• Instructions to follow: Copy out the material word for word, from the line containing "According to the" through the final line, both included.

• Supplied records:
+ + +
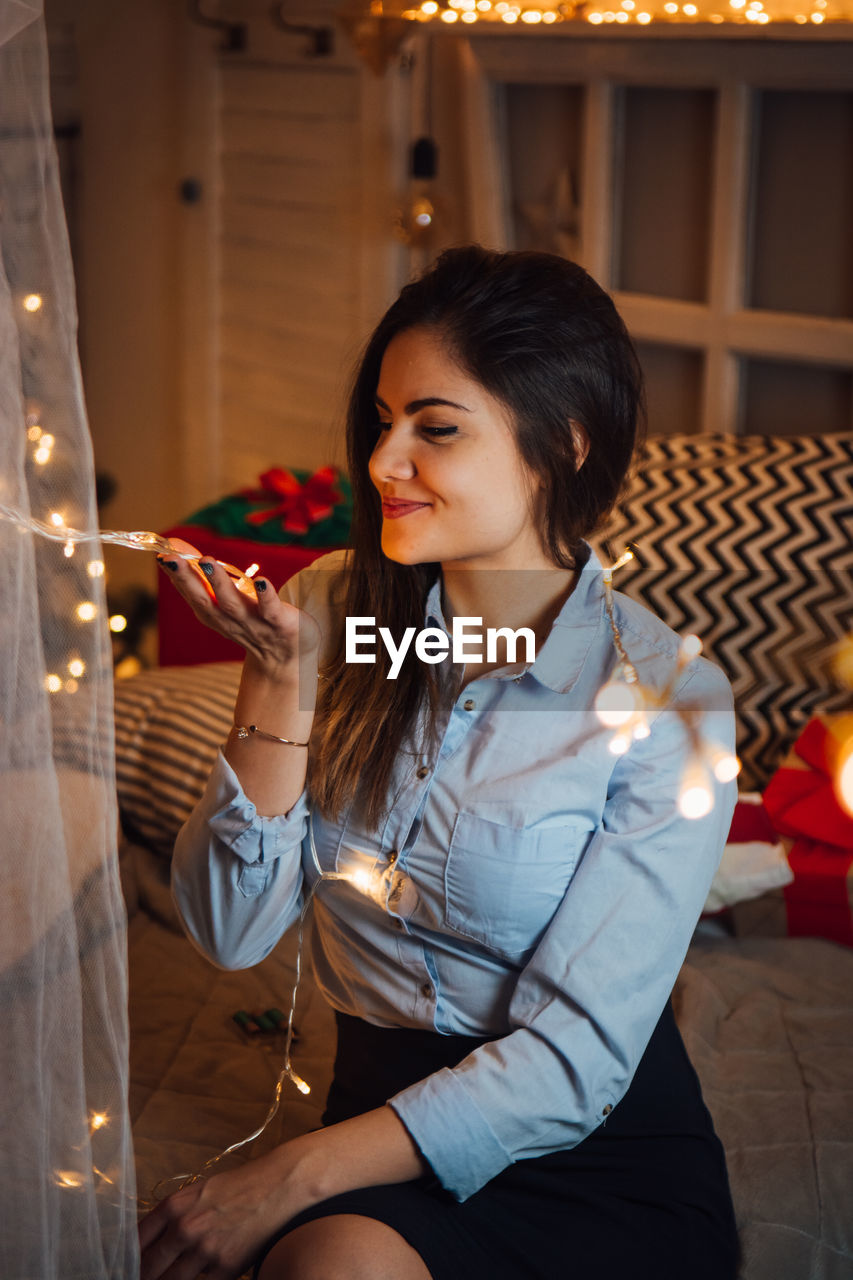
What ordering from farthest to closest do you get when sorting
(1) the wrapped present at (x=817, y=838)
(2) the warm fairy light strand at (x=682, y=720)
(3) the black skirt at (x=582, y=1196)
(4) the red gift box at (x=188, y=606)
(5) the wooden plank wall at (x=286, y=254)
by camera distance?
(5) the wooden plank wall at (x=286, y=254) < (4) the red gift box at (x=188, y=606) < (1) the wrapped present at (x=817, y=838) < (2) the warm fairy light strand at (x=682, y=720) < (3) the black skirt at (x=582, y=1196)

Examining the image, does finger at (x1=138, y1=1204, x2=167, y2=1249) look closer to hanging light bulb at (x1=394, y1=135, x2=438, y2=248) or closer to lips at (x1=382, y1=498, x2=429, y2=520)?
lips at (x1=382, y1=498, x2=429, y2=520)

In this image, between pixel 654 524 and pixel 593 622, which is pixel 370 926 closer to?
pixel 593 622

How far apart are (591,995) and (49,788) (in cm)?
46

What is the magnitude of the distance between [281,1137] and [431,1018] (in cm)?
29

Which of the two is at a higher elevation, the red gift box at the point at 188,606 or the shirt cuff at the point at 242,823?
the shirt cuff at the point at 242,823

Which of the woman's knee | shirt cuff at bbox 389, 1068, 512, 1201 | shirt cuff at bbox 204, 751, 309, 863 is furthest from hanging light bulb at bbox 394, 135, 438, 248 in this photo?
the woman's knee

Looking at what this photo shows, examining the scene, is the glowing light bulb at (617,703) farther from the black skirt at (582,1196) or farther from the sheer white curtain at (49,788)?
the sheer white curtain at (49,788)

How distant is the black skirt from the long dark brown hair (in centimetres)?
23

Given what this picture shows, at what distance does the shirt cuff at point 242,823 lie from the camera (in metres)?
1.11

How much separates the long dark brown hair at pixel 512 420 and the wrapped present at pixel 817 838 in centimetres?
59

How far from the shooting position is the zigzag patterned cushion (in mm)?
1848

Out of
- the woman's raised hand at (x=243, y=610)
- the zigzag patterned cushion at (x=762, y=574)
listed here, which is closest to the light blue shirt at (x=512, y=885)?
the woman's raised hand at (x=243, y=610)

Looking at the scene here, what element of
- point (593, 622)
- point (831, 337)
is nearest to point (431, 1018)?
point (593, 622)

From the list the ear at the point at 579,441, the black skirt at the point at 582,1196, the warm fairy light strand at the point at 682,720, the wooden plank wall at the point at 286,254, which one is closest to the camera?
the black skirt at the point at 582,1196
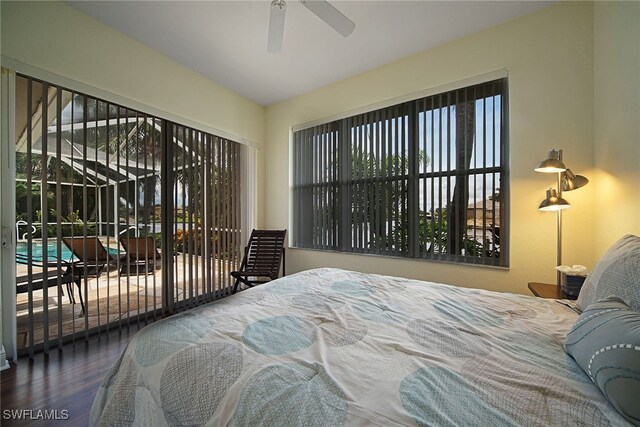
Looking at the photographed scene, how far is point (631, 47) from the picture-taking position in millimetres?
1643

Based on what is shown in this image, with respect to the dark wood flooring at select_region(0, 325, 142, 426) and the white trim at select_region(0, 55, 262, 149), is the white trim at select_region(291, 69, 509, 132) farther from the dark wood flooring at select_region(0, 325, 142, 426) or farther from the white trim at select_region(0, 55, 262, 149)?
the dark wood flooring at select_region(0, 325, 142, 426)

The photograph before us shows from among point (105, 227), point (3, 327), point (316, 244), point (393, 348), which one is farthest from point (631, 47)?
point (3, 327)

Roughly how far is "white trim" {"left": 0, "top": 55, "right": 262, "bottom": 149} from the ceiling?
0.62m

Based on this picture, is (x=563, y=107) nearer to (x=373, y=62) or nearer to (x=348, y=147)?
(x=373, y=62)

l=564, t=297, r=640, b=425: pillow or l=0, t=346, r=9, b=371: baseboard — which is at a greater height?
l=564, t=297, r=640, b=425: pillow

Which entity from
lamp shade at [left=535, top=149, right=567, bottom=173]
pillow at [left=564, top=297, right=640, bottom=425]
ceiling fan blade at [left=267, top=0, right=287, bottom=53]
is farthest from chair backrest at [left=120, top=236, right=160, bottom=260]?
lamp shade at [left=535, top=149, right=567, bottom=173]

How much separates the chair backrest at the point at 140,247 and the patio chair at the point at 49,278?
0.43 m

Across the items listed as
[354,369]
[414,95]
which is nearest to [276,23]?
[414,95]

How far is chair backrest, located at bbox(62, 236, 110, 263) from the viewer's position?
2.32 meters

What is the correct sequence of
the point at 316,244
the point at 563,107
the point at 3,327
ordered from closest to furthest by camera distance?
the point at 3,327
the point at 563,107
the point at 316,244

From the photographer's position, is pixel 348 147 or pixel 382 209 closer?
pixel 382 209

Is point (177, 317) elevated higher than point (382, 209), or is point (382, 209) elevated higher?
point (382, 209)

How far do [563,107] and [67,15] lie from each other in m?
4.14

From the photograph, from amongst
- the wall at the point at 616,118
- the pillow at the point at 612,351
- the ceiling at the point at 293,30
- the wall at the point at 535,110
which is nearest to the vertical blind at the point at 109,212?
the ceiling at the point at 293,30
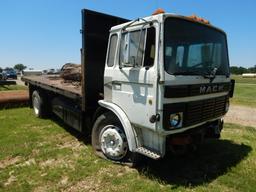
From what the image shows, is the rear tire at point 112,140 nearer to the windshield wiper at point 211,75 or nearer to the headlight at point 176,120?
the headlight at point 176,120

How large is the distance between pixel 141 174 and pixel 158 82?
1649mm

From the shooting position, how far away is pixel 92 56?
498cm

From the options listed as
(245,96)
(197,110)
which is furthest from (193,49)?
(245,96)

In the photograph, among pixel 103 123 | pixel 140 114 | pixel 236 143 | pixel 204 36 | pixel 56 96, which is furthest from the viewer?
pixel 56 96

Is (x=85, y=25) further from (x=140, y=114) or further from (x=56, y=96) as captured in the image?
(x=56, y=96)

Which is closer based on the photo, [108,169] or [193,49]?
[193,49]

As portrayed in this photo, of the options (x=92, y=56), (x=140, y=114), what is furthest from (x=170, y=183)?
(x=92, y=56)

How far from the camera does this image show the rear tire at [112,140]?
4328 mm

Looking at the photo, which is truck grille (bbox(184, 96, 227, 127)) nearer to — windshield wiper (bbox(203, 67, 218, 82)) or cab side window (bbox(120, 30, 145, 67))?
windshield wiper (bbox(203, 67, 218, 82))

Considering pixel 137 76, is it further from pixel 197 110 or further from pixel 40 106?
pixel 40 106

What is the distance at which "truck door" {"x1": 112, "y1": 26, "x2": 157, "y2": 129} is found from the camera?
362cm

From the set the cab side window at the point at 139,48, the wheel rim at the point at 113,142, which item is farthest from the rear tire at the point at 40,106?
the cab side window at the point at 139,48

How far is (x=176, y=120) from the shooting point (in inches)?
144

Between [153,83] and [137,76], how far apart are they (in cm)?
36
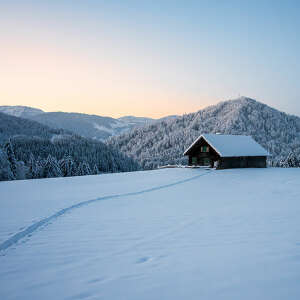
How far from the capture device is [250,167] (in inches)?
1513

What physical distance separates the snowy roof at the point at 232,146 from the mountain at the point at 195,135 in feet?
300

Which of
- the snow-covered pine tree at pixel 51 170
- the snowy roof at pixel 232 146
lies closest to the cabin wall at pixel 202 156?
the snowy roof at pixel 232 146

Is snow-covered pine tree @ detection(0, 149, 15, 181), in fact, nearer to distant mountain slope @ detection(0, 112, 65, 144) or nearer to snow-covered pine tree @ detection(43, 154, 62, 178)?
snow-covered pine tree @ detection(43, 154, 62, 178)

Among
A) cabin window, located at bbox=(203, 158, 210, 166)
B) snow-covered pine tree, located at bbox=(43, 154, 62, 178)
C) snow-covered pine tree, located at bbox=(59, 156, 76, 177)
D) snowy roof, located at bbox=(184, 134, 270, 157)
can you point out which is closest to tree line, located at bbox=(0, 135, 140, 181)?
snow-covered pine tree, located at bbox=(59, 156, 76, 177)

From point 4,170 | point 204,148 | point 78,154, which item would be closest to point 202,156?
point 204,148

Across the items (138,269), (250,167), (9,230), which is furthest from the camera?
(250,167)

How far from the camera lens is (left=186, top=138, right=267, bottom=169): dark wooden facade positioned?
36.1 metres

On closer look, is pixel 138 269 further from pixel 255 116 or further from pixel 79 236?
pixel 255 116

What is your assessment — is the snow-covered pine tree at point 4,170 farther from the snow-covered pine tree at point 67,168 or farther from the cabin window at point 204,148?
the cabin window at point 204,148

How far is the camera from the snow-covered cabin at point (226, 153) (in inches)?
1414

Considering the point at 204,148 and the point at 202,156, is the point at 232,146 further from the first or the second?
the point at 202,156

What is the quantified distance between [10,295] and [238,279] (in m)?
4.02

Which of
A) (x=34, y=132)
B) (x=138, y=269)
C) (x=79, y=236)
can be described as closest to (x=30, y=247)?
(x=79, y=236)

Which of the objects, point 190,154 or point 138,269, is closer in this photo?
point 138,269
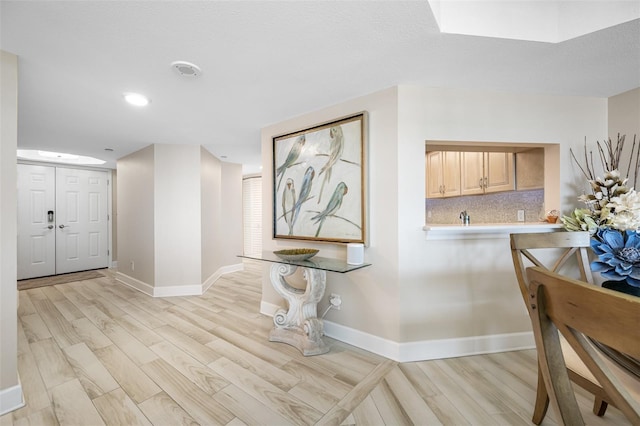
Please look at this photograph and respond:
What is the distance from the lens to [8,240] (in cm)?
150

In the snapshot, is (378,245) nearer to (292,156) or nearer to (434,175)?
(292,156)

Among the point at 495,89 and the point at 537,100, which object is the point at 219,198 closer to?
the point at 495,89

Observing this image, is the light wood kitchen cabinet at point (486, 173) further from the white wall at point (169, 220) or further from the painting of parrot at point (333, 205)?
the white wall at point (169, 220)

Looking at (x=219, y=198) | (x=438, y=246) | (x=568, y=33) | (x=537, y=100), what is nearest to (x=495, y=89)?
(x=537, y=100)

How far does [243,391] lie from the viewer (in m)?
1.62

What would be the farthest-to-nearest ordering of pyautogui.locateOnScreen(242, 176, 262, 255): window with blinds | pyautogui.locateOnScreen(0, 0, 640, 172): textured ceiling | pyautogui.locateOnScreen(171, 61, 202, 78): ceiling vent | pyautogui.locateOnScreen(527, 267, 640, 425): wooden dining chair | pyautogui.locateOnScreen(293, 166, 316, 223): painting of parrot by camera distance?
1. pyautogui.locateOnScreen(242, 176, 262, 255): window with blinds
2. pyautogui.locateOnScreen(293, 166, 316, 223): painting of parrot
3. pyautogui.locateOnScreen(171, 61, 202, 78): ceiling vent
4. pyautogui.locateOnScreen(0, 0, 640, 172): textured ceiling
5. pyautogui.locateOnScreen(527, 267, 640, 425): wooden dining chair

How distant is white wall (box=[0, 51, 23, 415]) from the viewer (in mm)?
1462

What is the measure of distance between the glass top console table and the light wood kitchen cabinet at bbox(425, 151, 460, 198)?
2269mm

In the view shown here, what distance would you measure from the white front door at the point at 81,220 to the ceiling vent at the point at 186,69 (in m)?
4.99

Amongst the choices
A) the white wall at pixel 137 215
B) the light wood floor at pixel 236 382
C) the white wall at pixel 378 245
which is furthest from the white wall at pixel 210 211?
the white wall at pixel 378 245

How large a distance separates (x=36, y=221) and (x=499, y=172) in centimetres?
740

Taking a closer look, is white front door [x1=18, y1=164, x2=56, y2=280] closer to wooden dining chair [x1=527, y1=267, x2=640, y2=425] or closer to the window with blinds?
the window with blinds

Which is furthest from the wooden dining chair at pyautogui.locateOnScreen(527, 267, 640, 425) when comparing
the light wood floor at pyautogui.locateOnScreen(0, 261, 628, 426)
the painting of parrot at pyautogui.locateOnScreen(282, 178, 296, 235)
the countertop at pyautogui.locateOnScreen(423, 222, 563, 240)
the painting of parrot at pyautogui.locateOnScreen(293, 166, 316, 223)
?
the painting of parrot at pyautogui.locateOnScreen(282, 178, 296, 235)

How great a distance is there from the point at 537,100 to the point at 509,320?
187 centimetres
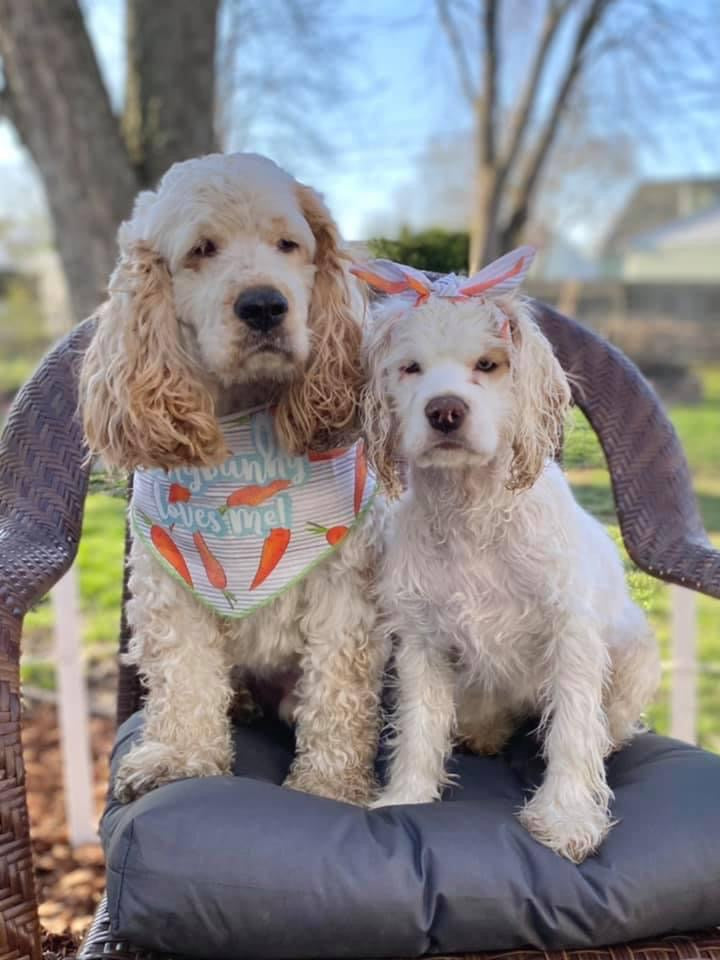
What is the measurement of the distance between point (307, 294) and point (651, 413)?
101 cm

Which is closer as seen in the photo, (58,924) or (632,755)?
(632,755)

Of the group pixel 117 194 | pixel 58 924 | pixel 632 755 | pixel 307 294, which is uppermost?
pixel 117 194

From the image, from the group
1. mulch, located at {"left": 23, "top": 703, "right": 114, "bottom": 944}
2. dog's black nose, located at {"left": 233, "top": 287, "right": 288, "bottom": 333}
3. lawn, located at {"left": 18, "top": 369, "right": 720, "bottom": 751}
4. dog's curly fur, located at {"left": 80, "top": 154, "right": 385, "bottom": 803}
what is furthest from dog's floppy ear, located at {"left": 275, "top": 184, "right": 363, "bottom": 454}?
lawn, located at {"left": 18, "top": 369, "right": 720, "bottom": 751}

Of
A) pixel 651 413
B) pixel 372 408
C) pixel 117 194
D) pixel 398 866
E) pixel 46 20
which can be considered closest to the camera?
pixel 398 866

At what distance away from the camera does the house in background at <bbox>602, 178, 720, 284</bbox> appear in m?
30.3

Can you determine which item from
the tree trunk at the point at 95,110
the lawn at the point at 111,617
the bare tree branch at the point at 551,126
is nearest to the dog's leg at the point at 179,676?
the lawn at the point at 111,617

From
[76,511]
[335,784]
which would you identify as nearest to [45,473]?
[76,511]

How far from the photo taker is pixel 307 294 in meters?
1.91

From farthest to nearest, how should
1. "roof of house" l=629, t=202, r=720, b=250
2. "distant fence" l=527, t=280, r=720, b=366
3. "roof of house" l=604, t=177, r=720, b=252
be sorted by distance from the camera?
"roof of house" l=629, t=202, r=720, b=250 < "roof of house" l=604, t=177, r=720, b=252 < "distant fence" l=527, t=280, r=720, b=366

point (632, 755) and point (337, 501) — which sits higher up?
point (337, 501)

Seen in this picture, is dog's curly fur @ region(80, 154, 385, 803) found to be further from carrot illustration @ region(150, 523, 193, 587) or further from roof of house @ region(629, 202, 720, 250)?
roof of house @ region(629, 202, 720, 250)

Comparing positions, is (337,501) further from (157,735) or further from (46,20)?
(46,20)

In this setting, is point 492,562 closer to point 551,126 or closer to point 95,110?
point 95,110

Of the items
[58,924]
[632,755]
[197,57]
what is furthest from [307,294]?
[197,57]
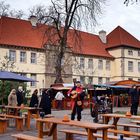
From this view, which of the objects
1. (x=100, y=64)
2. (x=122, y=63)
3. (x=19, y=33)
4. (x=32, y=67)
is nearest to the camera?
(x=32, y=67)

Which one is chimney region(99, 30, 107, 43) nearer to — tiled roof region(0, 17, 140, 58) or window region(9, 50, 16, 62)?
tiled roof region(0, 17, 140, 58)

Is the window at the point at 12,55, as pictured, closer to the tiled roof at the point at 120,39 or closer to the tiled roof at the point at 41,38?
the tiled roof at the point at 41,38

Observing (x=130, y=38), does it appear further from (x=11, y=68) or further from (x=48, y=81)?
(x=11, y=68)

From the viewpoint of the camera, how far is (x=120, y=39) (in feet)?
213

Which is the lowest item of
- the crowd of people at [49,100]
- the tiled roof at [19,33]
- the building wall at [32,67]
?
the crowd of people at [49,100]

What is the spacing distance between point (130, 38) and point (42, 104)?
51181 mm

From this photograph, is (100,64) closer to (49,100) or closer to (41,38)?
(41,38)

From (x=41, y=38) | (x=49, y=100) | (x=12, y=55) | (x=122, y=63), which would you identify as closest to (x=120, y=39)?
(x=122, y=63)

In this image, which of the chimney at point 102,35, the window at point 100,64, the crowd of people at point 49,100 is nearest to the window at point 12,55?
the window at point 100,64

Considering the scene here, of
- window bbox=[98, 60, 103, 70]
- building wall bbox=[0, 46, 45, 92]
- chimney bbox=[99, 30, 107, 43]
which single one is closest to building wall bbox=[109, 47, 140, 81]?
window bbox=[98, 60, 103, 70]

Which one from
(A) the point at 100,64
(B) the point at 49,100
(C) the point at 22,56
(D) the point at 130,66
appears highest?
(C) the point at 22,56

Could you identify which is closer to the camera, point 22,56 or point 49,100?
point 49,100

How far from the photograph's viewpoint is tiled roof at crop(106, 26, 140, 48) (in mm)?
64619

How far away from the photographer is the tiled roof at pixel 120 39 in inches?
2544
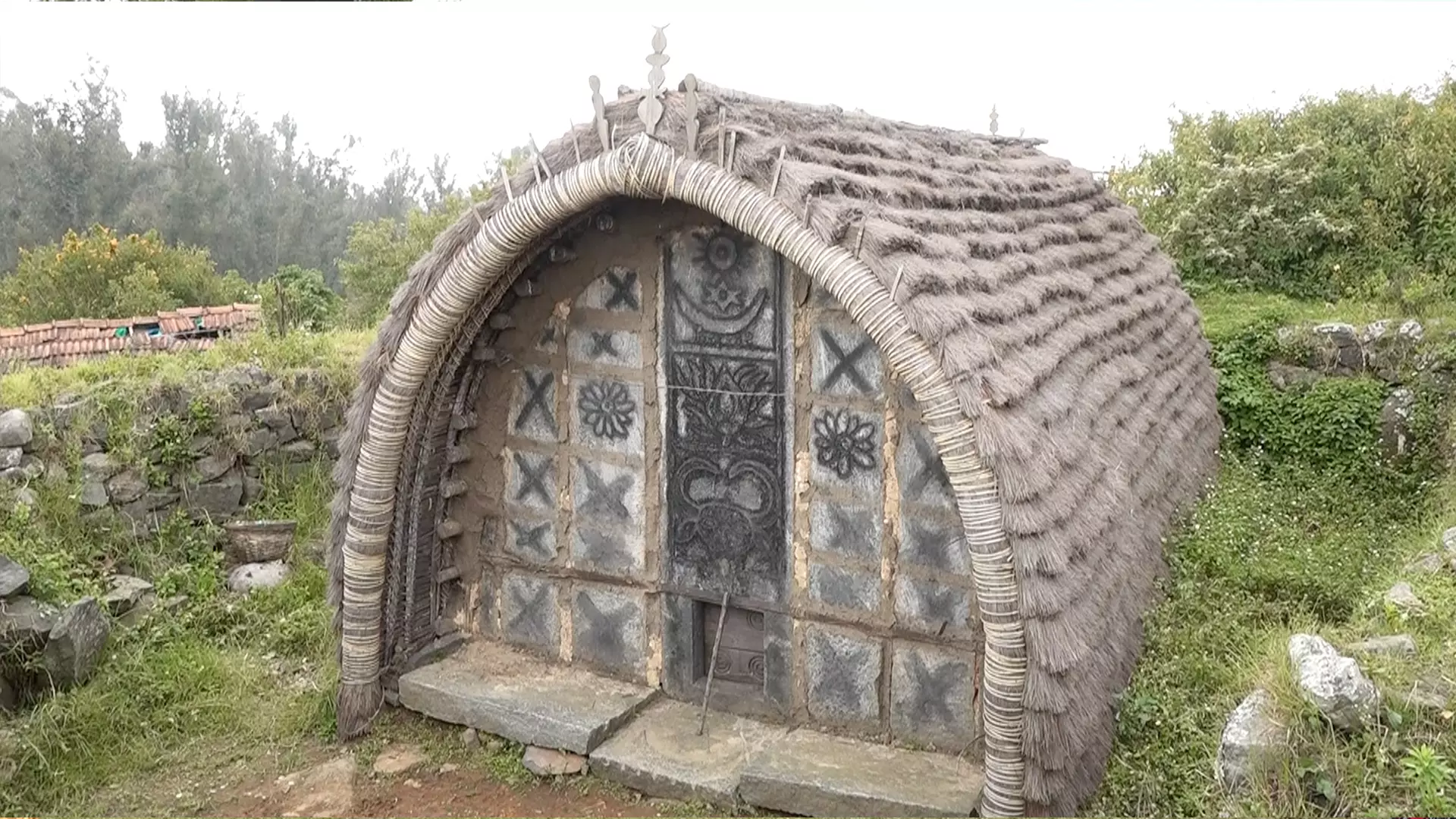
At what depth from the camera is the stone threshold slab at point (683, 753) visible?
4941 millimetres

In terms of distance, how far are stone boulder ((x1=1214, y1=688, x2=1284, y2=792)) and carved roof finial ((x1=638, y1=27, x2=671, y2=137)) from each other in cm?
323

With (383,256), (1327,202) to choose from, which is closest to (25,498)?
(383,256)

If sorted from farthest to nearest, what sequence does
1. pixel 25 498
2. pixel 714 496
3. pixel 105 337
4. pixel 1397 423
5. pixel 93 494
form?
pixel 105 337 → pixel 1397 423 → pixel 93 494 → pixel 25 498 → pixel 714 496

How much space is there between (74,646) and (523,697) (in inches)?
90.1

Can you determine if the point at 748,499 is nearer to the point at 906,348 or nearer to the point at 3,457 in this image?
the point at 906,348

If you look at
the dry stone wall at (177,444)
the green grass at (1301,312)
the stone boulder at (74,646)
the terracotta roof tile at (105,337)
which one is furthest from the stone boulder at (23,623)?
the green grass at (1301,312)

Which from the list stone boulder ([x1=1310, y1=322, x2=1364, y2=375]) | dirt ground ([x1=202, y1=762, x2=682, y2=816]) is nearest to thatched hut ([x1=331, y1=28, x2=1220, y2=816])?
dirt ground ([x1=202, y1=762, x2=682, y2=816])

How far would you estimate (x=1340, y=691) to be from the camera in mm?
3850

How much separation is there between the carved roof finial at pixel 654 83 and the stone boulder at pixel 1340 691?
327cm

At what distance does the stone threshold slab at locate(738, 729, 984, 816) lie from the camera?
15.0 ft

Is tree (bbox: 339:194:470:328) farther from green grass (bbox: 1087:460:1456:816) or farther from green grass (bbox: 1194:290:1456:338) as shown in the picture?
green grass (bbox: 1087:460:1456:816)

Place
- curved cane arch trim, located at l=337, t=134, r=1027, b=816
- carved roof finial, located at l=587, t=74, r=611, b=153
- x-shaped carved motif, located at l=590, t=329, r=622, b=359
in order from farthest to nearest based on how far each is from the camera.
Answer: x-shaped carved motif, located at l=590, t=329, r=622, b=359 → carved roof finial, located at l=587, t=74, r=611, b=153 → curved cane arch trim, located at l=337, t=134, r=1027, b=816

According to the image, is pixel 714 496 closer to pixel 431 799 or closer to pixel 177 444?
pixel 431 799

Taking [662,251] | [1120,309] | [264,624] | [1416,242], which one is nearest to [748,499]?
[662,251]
+ + +
• Solution to this task:
According to the image, is pixel 714 496 closer to pixel 431 799 or closer to pixel 177 444?
pixel 431 799

Taking [662,251] | [1120,309] | [264,624] | [1416,242], which one is nearest to [748,499]?
[662,251]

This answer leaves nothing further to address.